Plus, brisk walking does more than just bump up your life years; it’s a strong indicator for predicting future health outcomes. In fact, it’s a better predictor for heart disease risk than traditional metrics like blood pressure or cholesterol, outperforming many aspects of lifestyle—inclusive of diet and obesity.
The next time you chat with your doc, it might be really telling if the first question they ask is, “How fast do you usually walk compared to your friends?”
Extra Boosts from Walking
But it’s important to noted that brisk walking isn’t a miracle cure-all. While it offers some benefits, it doesn’t necessarily lower cancer risks significantly more than a leisurely walk, based on recent studies. Regular movement—even light walking—has profound metabolic impacts, especially after long periods of sitting.

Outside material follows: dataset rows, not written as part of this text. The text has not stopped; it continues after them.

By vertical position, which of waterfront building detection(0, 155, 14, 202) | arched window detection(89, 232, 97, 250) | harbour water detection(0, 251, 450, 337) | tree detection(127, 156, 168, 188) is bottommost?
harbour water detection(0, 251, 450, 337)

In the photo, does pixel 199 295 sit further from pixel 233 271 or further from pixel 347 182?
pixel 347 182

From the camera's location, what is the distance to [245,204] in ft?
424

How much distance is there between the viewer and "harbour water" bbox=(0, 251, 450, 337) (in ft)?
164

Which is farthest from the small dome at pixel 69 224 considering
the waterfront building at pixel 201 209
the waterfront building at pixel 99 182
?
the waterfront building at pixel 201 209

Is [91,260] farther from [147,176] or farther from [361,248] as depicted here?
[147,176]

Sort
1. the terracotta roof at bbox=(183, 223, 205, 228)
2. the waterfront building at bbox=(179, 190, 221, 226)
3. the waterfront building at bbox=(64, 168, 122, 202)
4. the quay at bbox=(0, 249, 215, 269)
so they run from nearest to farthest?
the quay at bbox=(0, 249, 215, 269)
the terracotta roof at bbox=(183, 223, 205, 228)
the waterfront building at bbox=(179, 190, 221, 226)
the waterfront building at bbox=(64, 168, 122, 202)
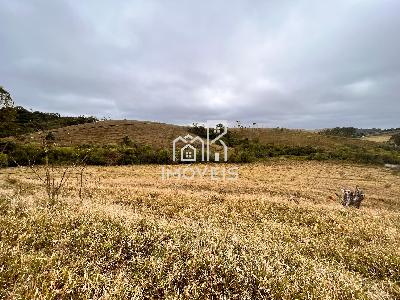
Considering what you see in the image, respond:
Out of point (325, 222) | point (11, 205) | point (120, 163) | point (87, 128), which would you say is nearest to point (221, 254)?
point (11, 205)

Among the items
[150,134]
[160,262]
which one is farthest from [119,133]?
[160,262]

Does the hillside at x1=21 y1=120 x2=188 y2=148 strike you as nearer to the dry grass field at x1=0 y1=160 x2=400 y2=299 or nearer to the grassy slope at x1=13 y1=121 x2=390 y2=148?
the grassy slope at x1=13 y1=121 x2=390 y2=148

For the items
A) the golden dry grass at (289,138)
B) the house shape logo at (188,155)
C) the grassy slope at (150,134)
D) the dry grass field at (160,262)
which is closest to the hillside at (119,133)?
→ the grassy slope at (150,134)

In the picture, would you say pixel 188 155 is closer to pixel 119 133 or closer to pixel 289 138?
pixel 119 133

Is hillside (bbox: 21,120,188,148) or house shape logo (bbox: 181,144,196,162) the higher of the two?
hillside (bbox: 21,120,188,148)

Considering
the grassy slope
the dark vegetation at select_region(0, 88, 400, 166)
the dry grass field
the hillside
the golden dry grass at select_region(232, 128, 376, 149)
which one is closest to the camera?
the dry grass field

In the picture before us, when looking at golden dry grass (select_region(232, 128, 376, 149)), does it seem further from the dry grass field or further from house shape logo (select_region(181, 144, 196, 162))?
the dry grass field

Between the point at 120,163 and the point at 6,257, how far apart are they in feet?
170

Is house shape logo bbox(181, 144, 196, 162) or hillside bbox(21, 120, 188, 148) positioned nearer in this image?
house shape logo bbox(181, 144, 196, 162)

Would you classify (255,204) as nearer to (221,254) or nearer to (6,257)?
(221,254)

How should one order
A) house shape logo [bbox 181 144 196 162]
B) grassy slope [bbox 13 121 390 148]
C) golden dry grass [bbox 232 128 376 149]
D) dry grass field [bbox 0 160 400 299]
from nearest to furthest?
1. dry grass field [bbox 0 160 400 299]
2. house shape logo [bbox 181 144 196 162]
3. grassy slope [bbox 13 121 390 148]
4. golden dry grass [bbox 232 128 376 149]

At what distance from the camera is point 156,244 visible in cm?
589

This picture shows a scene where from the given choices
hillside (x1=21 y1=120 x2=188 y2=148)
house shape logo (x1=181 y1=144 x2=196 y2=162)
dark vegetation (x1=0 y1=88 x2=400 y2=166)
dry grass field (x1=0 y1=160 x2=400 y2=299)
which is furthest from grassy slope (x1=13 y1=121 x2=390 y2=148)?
dry grass field (x1=0 y1=160 x2=400 y2=299)

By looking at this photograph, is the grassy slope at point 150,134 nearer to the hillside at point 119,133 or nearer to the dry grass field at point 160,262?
the hillside at point 119,133
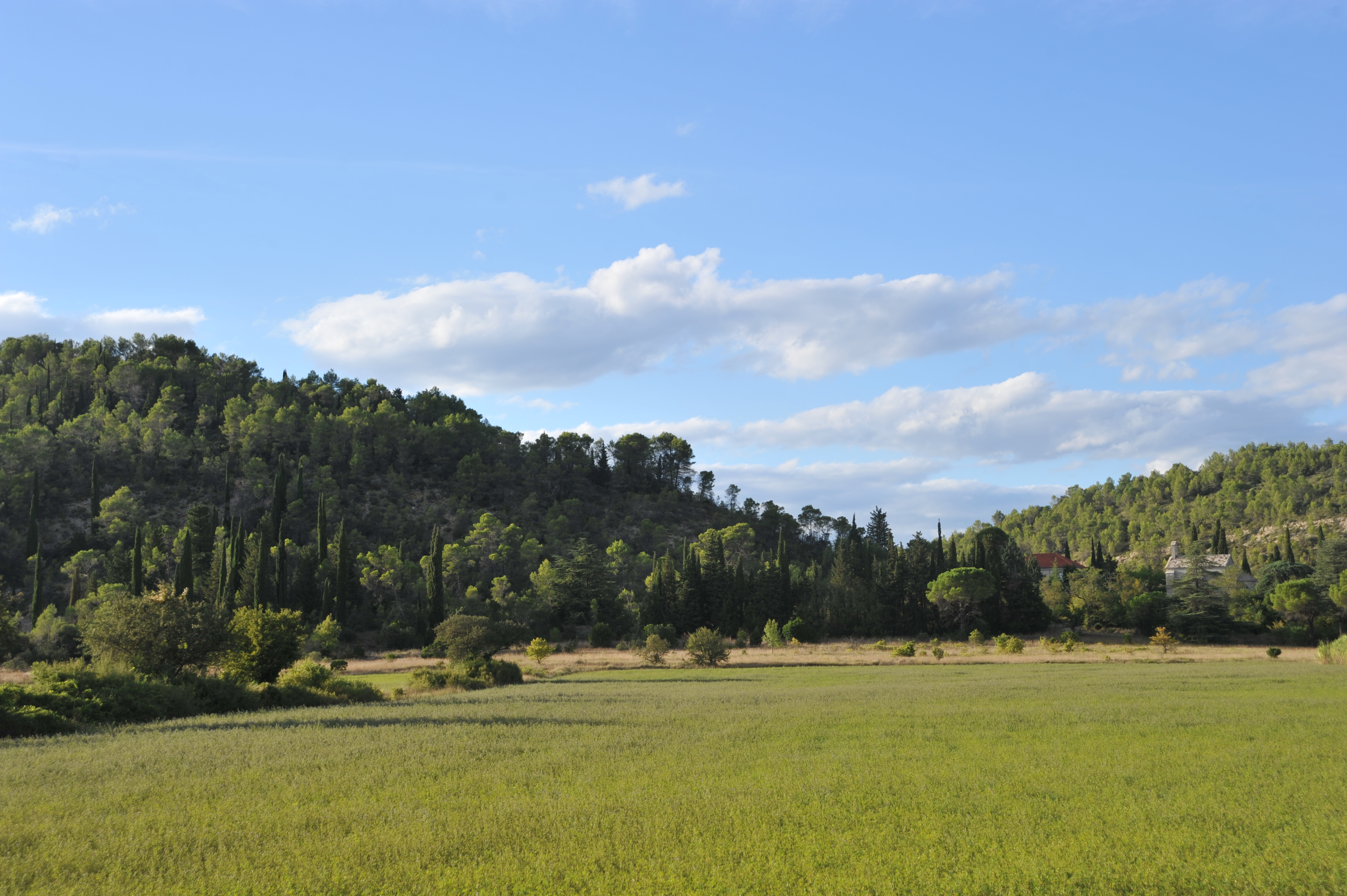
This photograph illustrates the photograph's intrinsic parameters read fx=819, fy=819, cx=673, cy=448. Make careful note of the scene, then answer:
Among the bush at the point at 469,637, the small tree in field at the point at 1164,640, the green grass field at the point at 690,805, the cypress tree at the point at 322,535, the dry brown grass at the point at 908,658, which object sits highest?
the cypress tree at the point at 322,535

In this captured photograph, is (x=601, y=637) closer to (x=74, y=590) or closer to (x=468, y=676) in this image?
(x=468, y=676)

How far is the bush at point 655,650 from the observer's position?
60844mm

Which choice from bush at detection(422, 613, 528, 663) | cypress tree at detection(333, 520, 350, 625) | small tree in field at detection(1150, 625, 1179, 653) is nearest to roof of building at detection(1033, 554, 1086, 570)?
small tree in field at detection(1150, 625, 1179, 653)

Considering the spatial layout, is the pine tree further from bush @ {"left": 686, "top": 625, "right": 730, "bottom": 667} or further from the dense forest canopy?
bush @ {"left": 686, "top": 625, "right": 730, "bottom": 667}

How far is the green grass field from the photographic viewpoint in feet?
32.6

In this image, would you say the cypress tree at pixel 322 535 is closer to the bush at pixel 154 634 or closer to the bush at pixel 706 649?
the bush at pixel 706 649

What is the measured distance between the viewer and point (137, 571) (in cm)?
7644

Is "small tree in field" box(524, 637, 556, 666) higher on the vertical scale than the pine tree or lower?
lower

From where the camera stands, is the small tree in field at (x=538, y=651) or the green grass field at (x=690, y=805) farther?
the small tree in field at (x=538, y=651)

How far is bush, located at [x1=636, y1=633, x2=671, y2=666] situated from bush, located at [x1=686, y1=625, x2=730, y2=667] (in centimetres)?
216

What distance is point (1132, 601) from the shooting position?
8612 cm

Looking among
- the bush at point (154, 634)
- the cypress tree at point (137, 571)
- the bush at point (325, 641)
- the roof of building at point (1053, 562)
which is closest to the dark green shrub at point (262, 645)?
the bush at point (154, 634)

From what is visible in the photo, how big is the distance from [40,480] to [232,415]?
1153 inches

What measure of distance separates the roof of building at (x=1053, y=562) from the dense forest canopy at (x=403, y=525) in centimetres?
1407
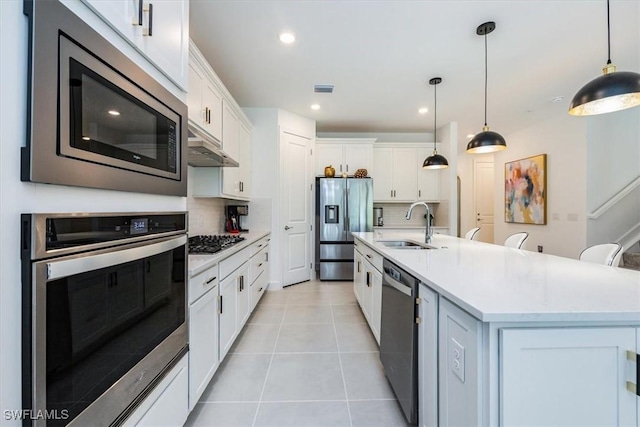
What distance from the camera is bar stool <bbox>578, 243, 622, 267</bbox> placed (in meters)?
1.76

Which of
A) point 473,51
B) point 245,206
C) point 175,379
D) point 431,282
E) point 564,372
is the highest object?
point 473,51

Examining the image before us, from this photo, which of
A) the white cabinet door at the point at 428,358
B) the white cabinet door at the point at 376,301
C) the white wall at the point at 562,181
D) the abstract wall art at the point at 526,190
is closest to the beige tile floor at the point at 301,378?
the white cabinet door at the point at 376,301

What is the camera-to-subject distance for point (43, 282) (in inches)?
24.2

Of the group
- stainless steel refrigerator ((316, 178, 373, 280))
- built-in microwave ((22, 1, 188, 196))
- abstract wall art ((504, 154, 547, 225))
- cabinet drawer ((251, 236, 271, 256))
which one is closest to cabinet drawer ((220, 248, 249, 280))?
cabinet drawer ((251, 236, 271, 256))

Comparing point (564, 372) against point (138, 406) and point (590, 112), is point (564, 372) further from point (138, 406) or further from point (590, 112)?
point (590, 112)

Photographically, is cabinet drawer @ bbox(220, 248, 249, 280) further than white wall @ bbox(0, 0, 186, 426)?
Yes

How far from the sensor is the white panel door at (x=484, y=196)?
7.40m

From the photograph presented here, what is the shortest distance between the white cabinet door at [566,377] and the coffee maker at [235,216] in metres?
3.53

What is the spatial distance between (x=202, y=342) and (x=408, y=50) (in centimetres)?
314

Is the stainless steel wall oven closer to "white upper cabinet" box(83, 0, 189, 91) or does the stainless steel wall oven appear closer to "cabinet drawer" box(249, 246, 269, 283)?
"white upper cabinet" box(83, 0, 189, 91)

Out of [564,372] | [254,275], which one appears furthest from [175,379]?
[254,275]

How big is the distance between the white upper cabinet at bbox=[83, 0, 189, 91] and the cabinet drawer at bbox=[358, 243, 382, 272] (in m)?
1.78

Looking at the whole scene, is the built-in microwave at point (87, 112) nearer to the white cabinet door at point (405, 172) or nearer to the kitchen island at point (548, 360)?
the kitchen island at point (548, 360)

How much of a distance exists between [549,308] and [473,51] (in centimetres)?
291
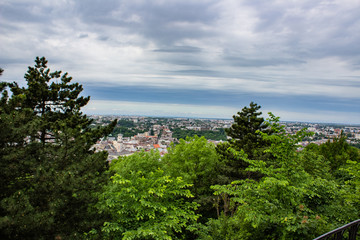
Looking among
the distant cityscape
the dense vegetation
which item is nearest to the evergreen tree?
the distant cityscape

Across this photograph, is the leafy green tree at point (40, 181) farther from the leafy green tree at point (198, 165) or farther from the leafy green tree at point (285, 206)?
the leafy green tree at point (198, 165)

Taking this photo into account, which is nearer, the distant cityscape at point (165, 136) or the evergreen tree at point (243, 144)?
the evergreen tree at point (243, 144)

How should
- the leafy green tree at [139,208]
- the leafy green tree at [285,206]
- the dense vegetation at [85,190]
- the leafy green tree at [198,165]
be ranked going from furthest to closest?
the leafy green tree at [198,165], the leafy green tree at [139,208], the leafy green tree at [285,206], the dense vegetation at [85,190]

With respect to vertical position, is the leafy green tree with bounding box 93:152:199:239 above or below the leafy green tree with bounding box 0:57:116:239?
below

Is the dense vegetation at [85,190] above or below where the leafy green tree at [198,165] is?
above

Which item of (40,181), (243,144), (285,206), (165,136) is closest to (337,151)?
(243,144)

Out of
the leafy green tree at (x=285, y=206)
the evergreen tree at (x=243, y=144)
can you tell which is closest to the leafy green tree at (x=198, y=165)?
the evergreen tree at (x=243, y=144)

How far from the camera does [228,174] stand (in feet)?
56.3

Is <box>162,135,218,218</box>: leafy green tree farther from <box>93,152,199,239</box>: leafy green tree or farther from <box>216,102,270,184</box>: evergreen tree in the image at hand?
<box>93,152,199,239</box>: leafy green tree

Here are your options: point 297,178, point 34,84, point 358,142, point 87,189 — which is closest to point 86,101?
point 34,84

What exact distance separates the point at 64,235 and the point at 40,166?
2.25 metres

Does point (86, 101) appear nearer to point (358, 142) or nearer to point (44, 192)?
point (44, 192)

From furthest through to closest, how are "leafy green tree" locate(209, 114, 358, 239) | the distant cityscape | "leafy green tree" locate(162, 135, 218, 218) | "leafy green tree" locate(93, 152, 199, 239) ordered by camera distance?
the distant cityscape < "leafy green tree" locate(162, 135, 218, 218) < "leafy green tree" locate(93, 152, 199, 239) < "leafy green tree" locate(209, 114, 358, 239)

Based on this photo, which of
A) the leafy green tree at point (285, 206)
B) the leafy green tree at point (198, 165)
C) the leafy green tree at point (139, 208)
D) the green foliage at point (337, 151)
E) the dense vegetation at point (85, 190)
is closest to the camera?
the dense vegetation at point (85, 190)
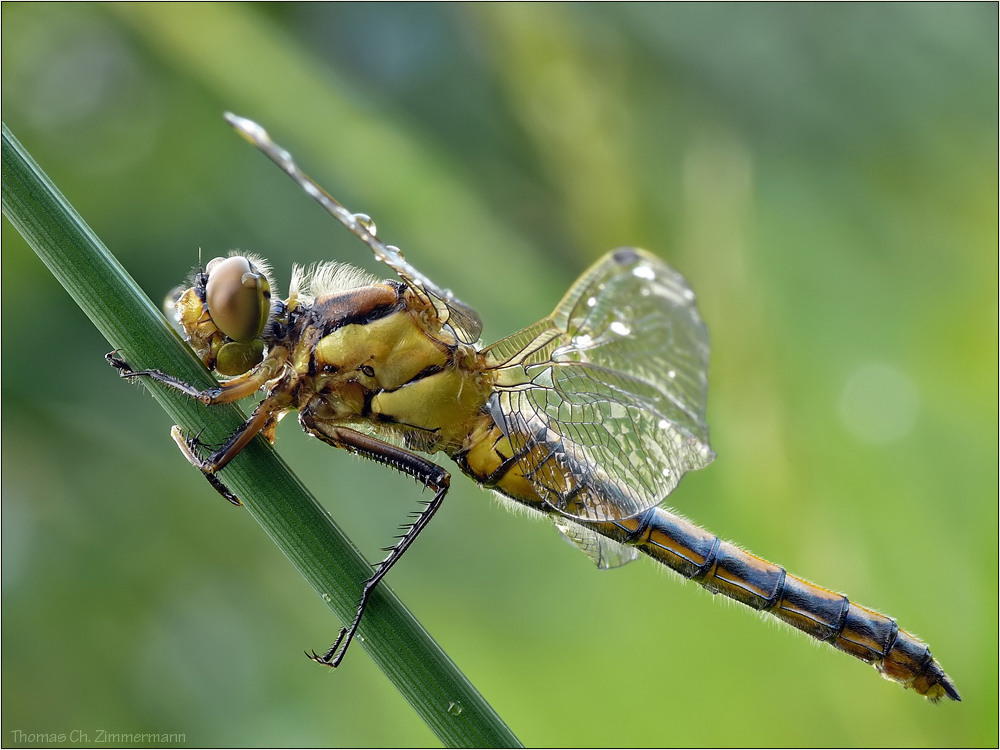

On top of physical health, walking shines in its ability to boost brain power, already helping with creativity and problem-solving. In fact, the brain areas linked to memory and creativity get activated as you move your body.
This is something a lot of us probably do subconsciously—walking to hash out problems or spark new ideas. Context matters too; enjoying a stroll through nature seems to amplify the mental health benefits of walking.
This idea of “nature prescriptions” is gaining popularity, helping folks both mentally and physically by increasing their walking habits.
With a serious rise in chronic conditions like diabetes and heart disease due to inactivity, the call to action is louder than ever. It’s thought that targeting physical inactivity could prevent around 3.9 million premature deaths each year.
However, current healthcare systems lean more toward managing conditions after they arise rather than preventing them. The staggering cost to bring a new drug to market forces many to remain focused on immediate fixes that yield profits. Imagine if even a slice of that cash went toward boosting public health programs to promote walking and activity—we might see a significant shift.
So when you’re in search of that elusive path to lasting health, take a glance at your feet; they hold some answers.
Thomas E. Yates is a Professor of Physical Activity, Sedentary Behaviour and Health at the Diabetes Research Centre, University of Leicester.
This article is shared from The Conversation under a Creative Commons license. Check out the original piece for more insights.